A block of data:

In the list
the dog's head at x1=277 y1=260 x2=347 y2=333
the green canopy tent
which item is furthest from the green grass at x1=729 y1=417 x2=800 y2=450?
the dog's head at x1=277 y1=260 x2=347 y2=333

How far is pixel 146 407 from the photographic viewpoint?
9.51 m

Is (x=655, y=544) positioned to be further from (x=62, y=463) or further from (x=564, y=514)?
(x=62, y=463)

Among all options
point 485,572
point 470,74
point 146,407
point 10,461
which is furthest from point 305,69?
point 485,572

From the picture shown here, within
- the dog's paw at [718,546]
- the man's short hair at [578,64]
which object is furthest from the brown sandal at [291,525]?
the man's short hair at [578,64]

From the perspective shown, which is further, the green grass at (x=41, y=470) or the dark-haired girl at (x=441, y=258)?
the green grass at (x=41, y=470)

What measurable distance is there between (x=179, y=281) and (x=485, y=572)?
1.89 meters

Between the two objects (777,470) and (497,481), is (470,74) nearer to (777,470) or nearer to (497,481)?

▸ **WORK INSTRUCTIONS**
Format the lines from the one containing "From the perspective" through the one containing "1.89 meters" as a JSON list of strings, one string per line, skipping blank lines.

▸ **SOLUTION BELOW**
[
  "From the perspective shown, which is further, the green grass at (x=41, y=470) or the dark-haired girl at (x=441, y=258)?",
  "the green grass at (x=41, y=470)",
  "What measurable distance is there between (x=179, y=281) and (x=485, y=572)?",
  "1.89 meters"
]